Plastic bottle deposit scheme that will give 20p refunds for recycling them won’t kick in until end of 2025
- Ministers plan to apply a refundable fee to containers like plastic bottles
- It is hoped this will prevent product waste and the release of greenhouse gases
A bottle deposit scheme to encourage recycling and tackle litter risks being mired in red tape and confusion.
Ministers today unveiled the initiative to apply a refundable fee – likely to start at 20p – to more than 20billion plastic bottles and aluminium and steel drinks containers every year.
It is claimed recycling will increase from around 70 per cent to 90 per cent if it matches the success of similar schemes in Europe, particularly Germany and Scandinavia.
That would hoover up many of the 4billion plastic bottles and 2.7billion cans that end up in landfill or are burned, releasing highly polluting greenhouse gases.
Ministers plan to apply a refundable fee to containers like plastic bottles (file image)
Ministers claim it will reduce the amount of bottles and can litter by up to 85 per cent, cleaning up streets, parks and beaches.
However, a row has erupted over the scope of the scheme and the length of time it has taken to be introduced. Westminster said it will not go live in England, Wales and Northern Ireland before October 2025.
Controversy surrounds the decision not to include glass bottles in England and Northern Ireland. This means it will be different to the system in Scotland, which comes into effect later this year, and Wales. The British Retail Consortium (BRC), which speaks for most supermarkets, had argued that including glass would push up costs for its members and create safety concerns.

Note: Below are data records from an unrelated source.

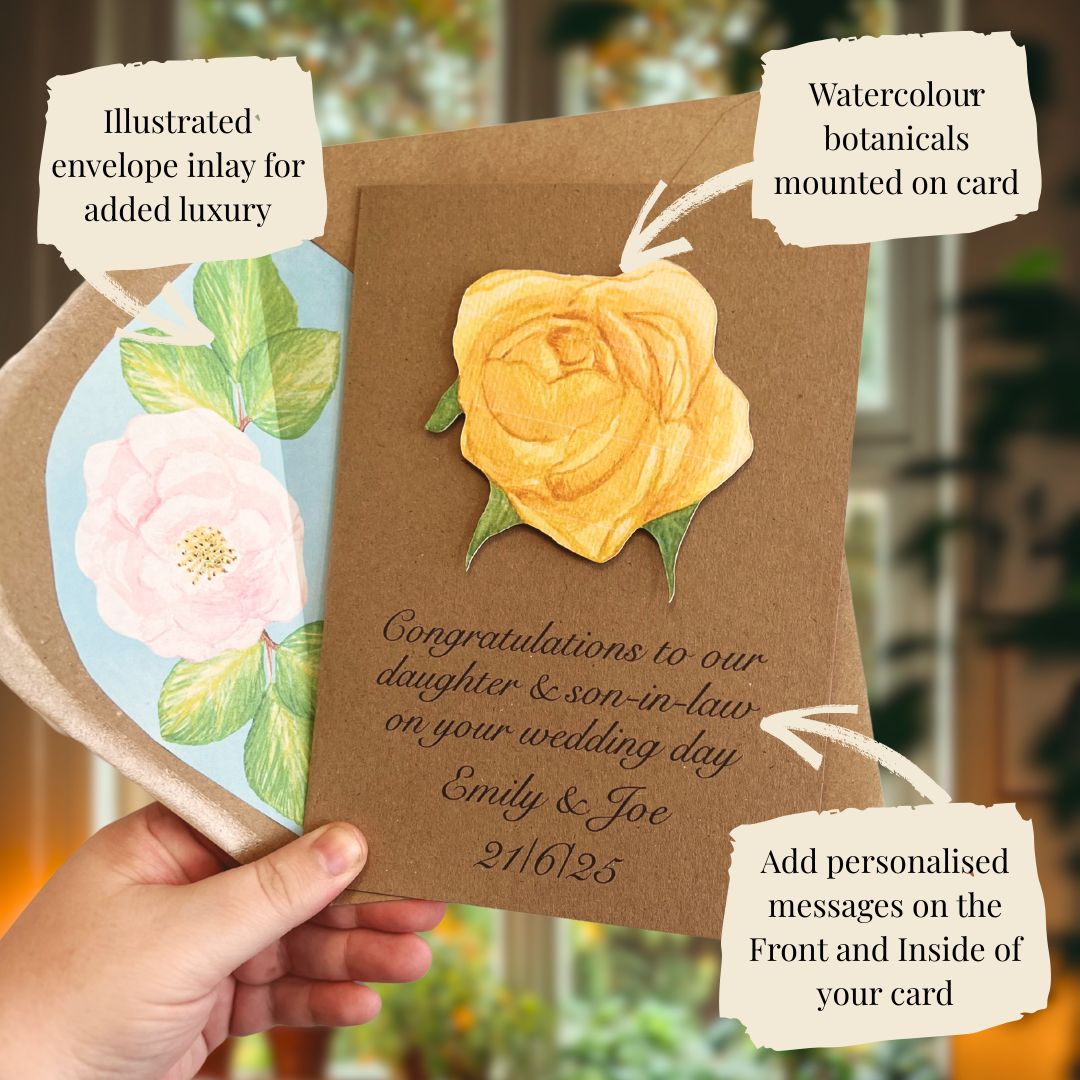 Illustrated envelope inlay for added luxury

Watercolour botanicals mounted on card

Congratulations to our daughter & son-in-law on your wedding day
Emily & Joe
21/6/25

Add personalised messages on the Front and Inside of your card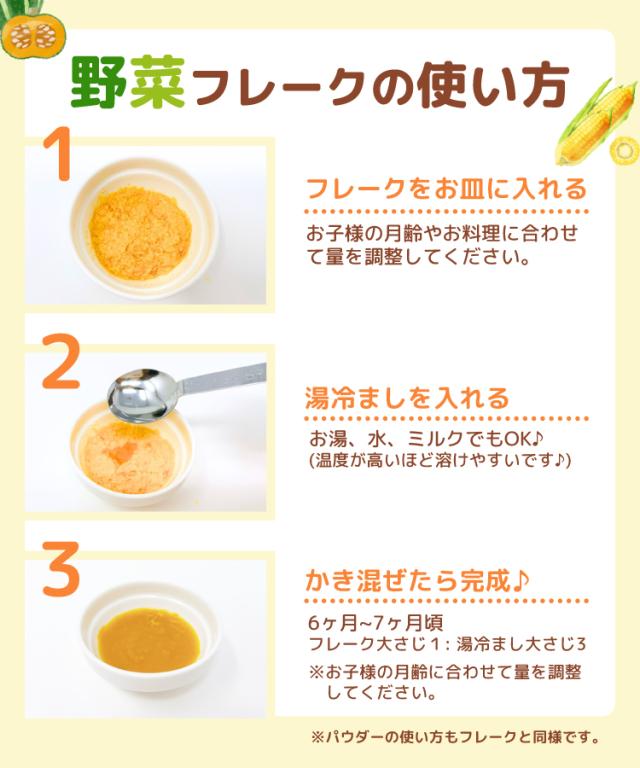 野菜フレークの使い方

1

フレークをお皿に入れる

お子様の月齢やお料理に合わせて量を調整してください。

2

湯冷ましを入れる

お湯、水、ミルクでもOK♪
(温度が高いほど溶けやすいです♪)

3

かき混ぜたら完成♪

6ヶ月~7ヶ月頃
フレーク大さじ1：湯冷まし大さじ3
※お子様の月齢に合わせて量を調整してください。

※パウダーの使い方もフレークと同様です。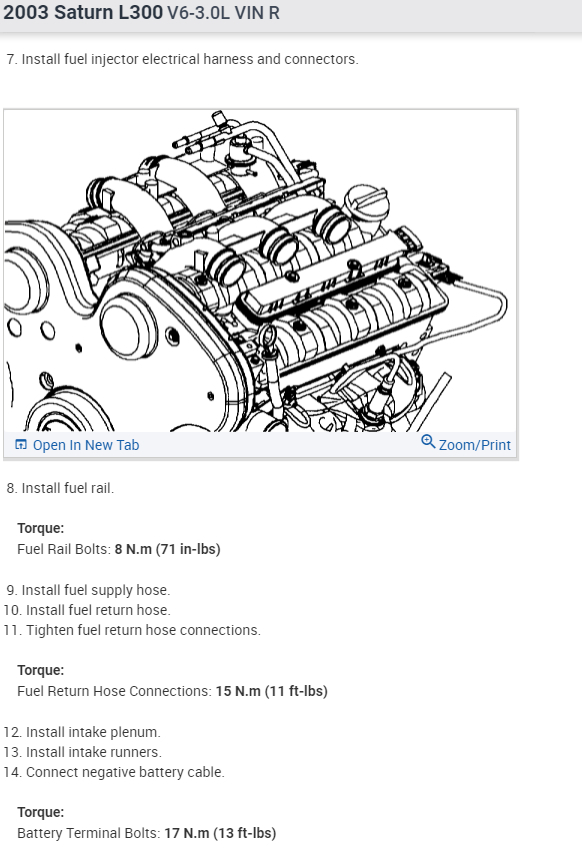 2003 Saturn L300 V6-3.0L VIN R

7. Install fuel injector electrical harness and connectors.

Open In New Tab

Zoom/Print

8. Install fuel rail.

Torque:
Fuel Rail Bolts: 8 N.m (71 in-lbs)

9. Install fuel supply hose.
10. Install fuel return hose.
11. Tighten fuel return hose connections.

Torque:
Fuel Return Hose Connections: 15 N.m (11 ft-lbs)

12. Install intake plenum.
13. Install intake runners.
14. Connect negative battery cable.

Torque:
Battery Terminal Bolts: 17 N.m (13 ft-lbs)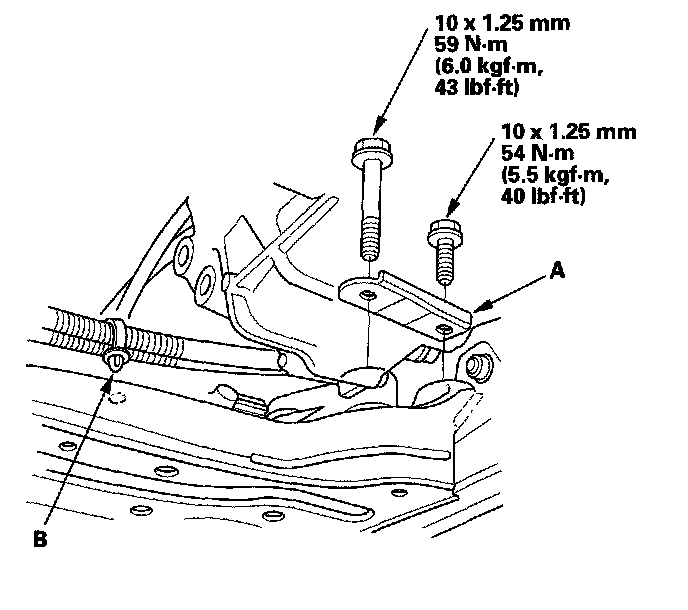 10 x 1.25 mm
59 N·m
(6.0 kgf·m,
43 lbf·ft)

10 x 1.25 mm
54 N·m
(5.5 kgf·m,
40 lbf·ft)

A

B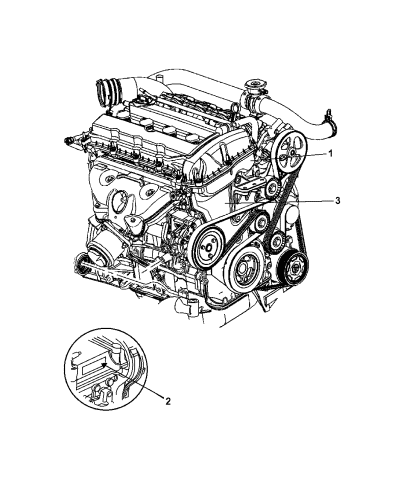 1
3
2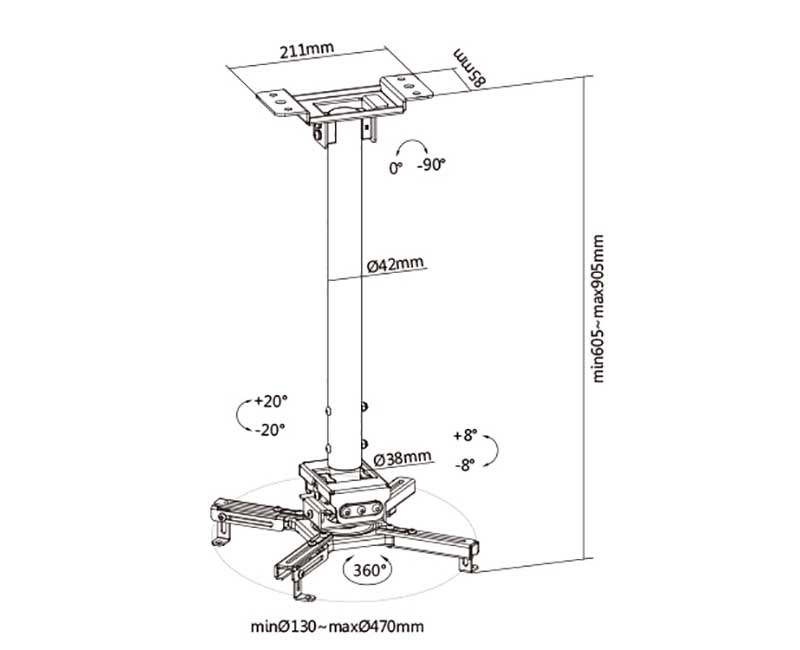 211mm
85mm
0° -90°
Ø42mm
min605~max905mm
+20°
-20°
+8°
-8°
Ø38mm
360°
minØ130~maxØ470mm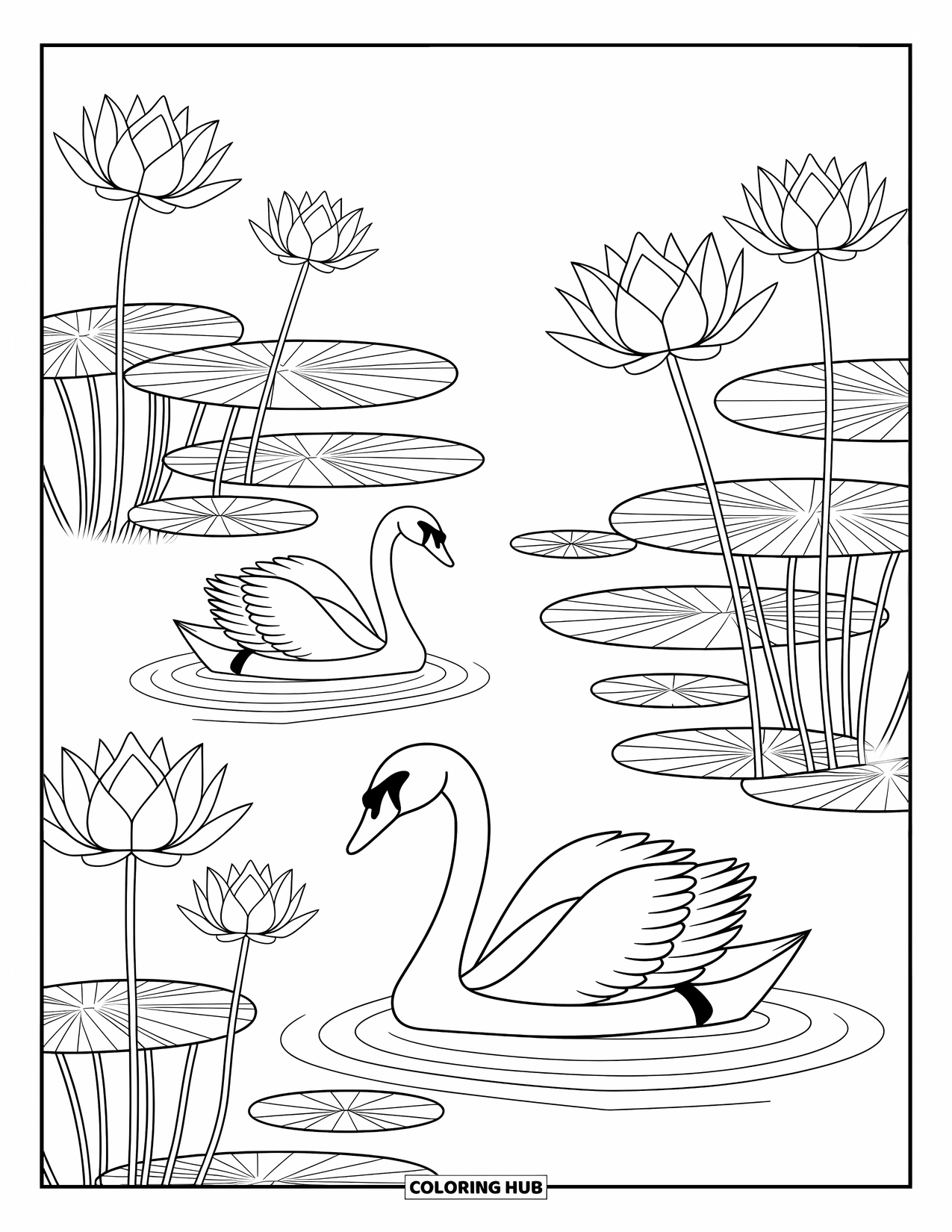 COLORING HUB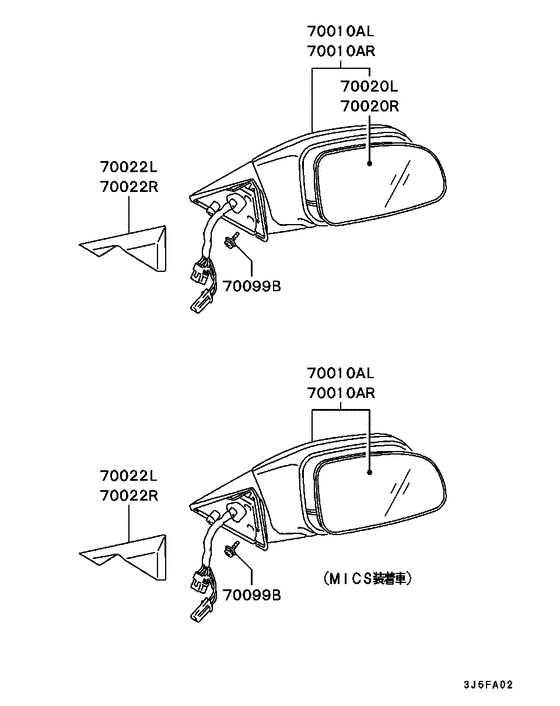 70010AL
70010AR
70020L
70020R
70022L
70022R
70099B

70010AL
70010AR
70022L
70022R
70099B
(MICS装着車)

3J6FA02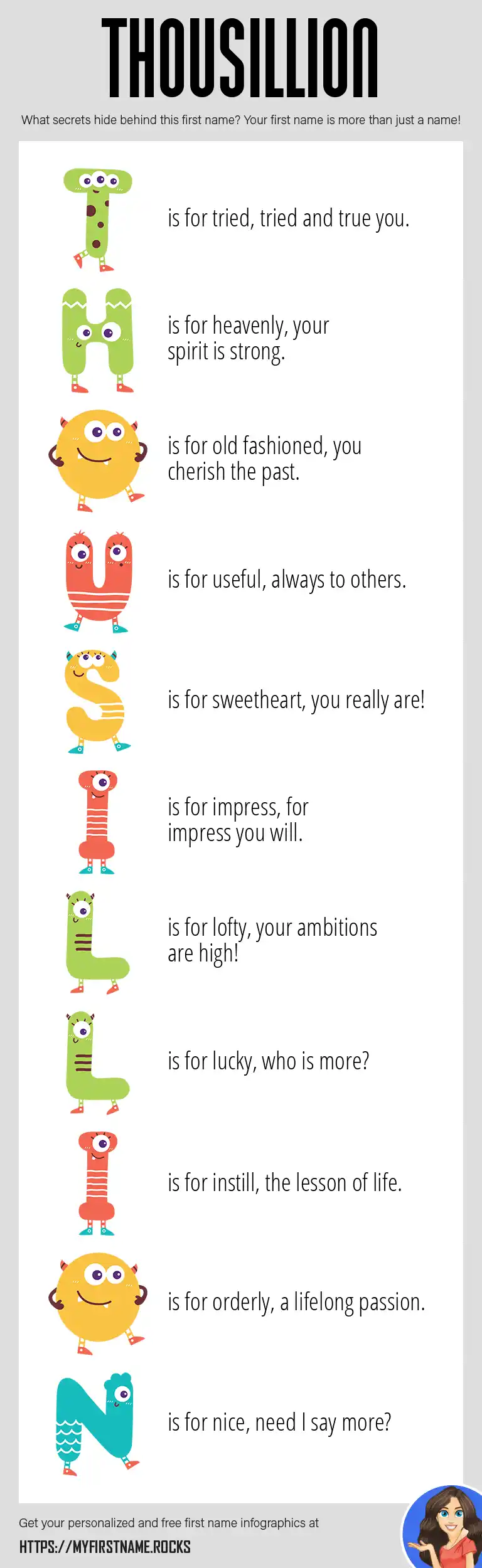 THOUSILLION

What secrets hide behind this first name? Your first name is more than just a name!

T is for tried, tried and true you.

H is for heavenly, your spirit is strong.

O is for old fashioned, you cherish the past.

U is for useful, always to others.

S is for sweetheart, you really are!

I is for impress, for impress you will.

L is for lofty, your ambitions are high!

L is for lucky, who is more?

I is for instill, the lesson of life.

O is for orderly, a lifelong passion.

N is for nice, need I say more?

Get your personalized and free first name infographics at

HTTPS://MYFIRSTNAME.ROCKS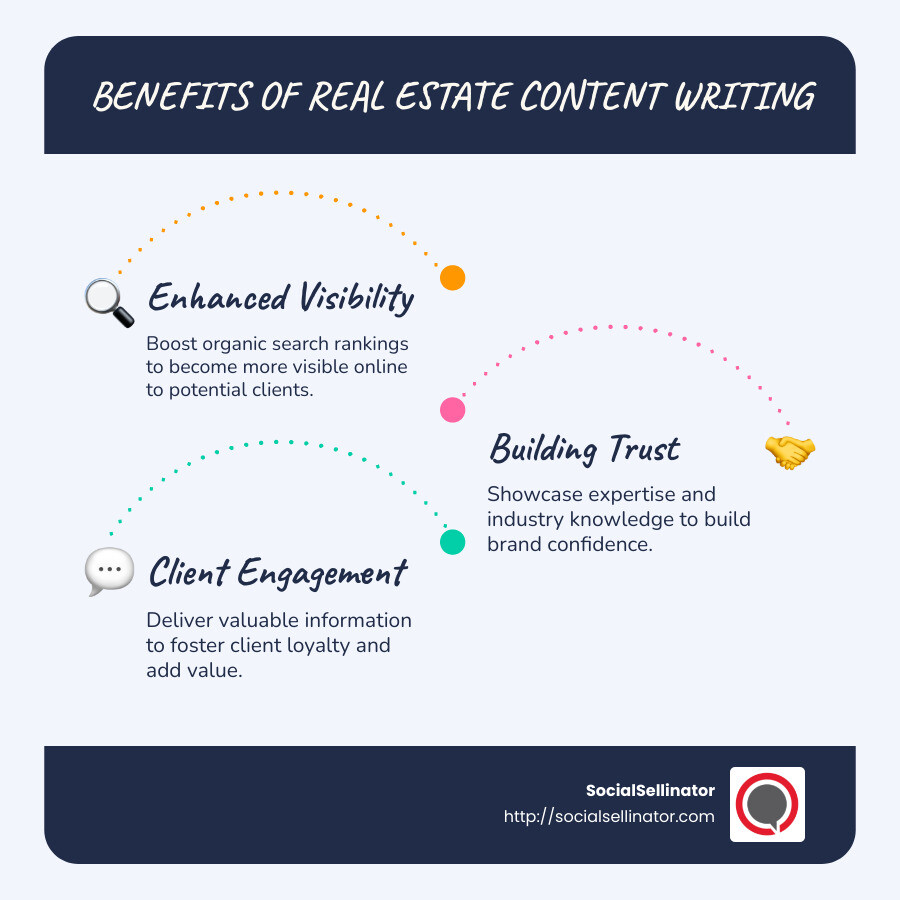 BENEFITS OF REAL ESTATE CONTENT WRITING

Enhanced Visibility

Boost organic search rankings to become more visible online to potential clients.

Building Trust

Showcase expertise and industry knowledge to build brand confidence.

Client Engagement

Deliver valuable information to foster client loyalty and add value.

SocialSellinator
http://socialsellinator.com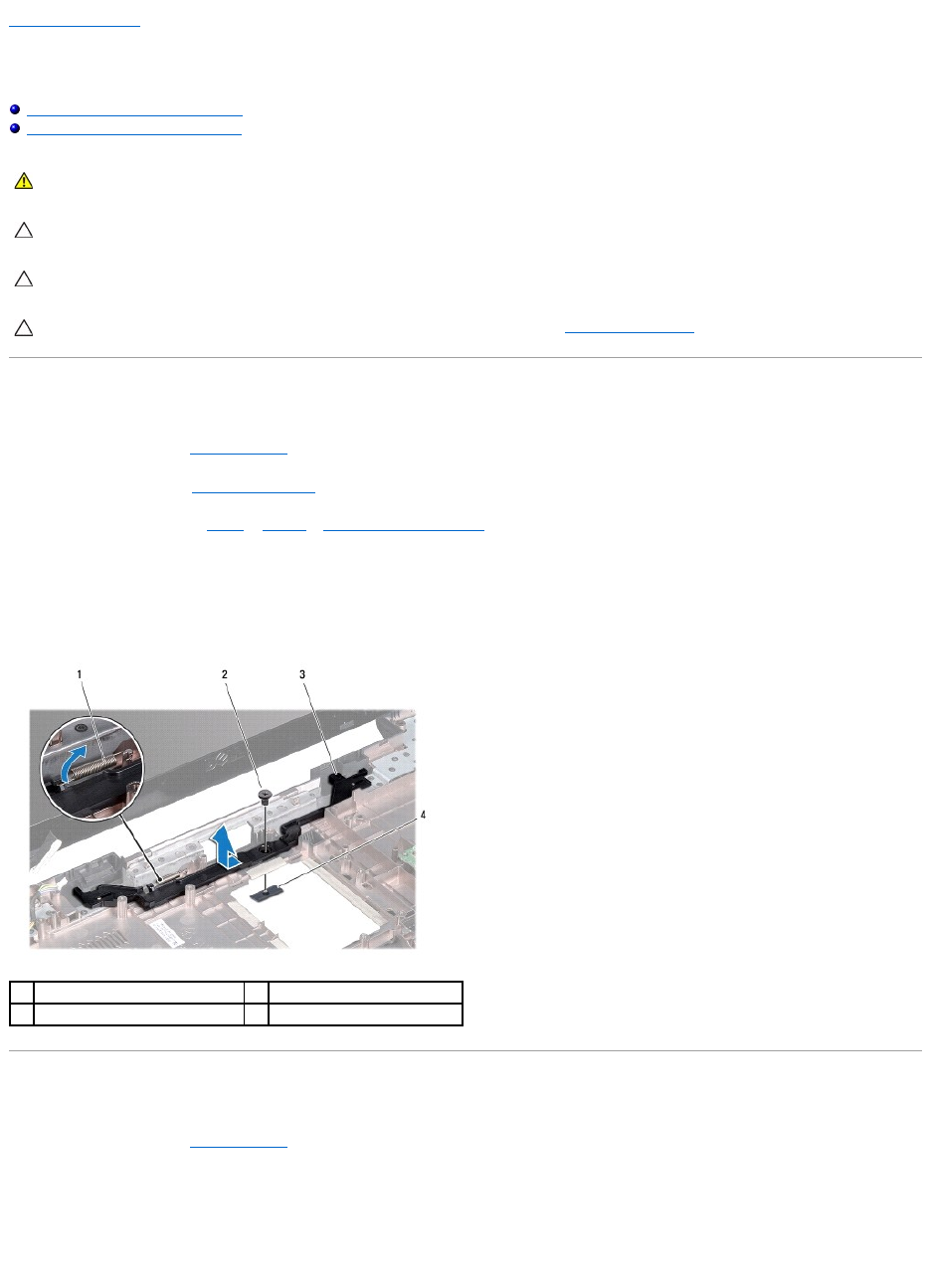 1

2

3

4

Today the BRC still rejected the scheme as complex and demanded coherence across the UK.
Rebecca Pow, Environment Minister stressed the importance of helping to ‘stop damaging plastics polluting our green spaces or floating in our oceans and rivers’ (file image)
Drinks manufacturers, such as Coca-Cola, have long warned that having different schemes will add to the cost, complexity, red tape and confusion for the public.
When announcing the scheme, environment minister Rebecca Pow said: ‘We want to support people who want to do the right thing to help stop damaging plastics polluting our green spaces or floating in our oceans and rivers.
‘That is why we are moving ahead using our powers from our landmark Environment Act to introduce a Deposit Return Scheme (DRS) for drinks containers. This will provide a simple and effective system.’
Controversially, Ms Pow even suggested the scheme could help the poor and homeless. She suggested that some struggling people will try to make money by collecting bottles and cans from bins.
A public consultation found 83 per cent of Britons support the idea.
Megan Randles, of Greenpeace, accused the Government of ‘bottling it’ after five years of ‘dithering’.
‘It reeks of corporate lobbying – from the kind of companies who talk big on social responsibility, but do everything they can to push the problems they create on to others,’ she said.